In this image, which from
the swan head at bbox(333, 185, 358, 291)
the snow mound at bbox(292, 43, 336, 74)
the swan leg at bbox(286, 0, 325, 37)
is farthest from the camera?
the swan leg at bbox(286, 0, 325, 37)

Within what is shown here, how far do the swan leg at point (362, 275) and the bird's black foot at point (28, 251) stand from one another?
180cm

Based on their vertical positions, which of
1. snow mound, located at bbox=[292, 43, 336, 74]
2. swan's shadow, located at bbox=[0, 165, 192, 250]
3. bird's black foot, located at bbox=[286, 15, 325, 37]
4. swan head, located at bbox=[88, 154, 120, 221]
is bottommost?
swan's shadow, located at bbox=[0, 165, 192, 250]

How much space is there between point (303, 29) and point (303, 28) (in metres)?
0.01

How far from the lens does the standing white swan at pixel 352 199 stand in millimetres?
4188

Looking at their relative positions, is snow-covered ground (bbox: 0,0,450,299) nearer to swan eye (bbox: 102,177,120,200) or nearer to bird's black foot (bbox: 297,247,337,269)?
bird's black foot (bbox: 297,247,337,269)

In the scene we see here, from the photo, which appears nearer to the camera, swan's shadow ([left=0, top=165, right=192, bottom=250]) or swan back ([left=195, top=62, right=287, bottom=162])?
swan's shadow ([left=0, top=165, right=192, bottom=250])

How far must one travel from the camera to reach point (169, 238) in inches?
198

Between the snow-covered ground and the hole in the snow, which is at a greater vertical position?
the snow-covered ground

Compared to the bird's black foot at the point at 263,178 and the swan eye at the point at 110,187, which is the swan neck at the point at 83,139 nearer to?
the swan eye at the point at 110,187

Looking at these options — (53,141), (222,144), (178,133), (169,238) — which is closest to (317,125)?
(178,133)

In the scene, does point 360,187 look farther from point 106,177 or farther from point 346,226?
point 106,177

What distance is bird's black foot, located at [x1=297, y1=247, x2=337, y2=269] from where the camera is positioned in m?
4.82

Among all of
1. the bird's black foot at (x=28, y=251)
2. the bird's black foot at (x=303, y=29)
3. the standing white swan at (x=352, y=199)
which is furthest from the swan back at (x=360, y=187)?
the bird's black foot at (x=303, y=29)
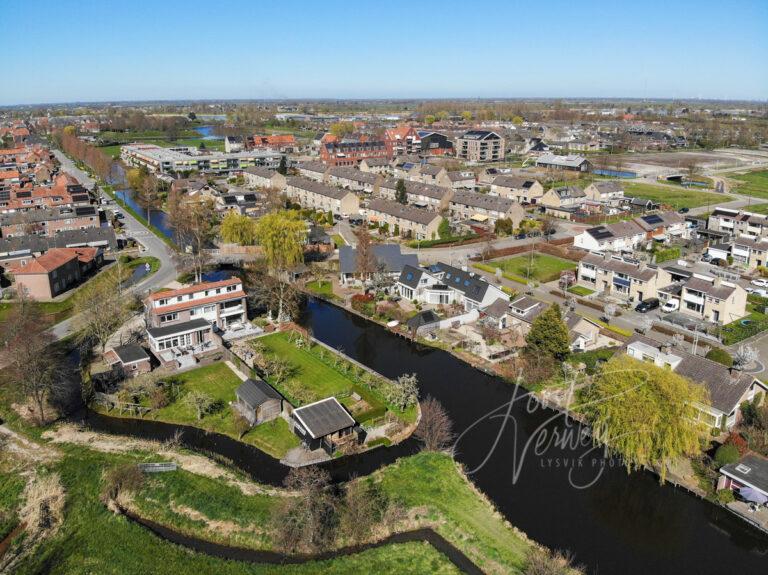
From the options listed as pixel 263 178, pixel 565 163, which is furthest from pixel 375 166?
pixel 565 163

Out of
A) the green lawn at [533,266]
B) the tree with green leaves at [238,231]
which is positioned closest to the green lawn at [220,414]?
the tree with green leaves at [238,231]

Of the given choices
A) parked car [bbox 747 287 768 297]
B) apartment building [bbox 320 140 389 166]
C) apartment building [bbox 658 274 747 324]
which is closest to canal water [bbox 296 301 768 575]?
apartment building [bbox 658 274 747 324]

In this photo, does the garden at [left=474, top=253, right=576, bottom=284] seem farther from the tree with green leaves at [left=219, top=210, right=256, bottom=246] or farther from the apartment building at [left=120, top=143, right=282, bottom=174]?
the apartment building at [left=120, top=143, right=282, bottom=174]

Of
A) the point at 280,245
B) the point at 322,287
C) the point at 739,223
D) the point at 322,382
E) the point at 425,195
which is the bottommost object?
the point at 322,382

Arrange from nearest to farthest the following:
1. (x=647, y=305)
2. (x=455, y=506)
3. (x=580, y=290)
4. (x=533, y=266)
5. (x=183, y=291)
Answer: (x=455, y=506)
(x=183, y=291)
(x=647, y=305)
(x=580, y=290)
(x=533, y=266)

● **The task**: Starting at the line that contains "Arrange from nearest" and continuing through the end of the listing, write those lines out again, request text included, and add 13 to every coordinate in the answers.

● **Result of the exercise**:
Arrange from nearest to farthest the following:
1. (x=647, y=305)
2. (x=455, y=506)
3. (x=580, y=290)
4. (x=533, y=266)
5. (x=183, y=291)
Answer: (x=468, y=519)
(x=196, y=304)
(x=660, y=318)
(x=593, y=303)
(x=546, y=279)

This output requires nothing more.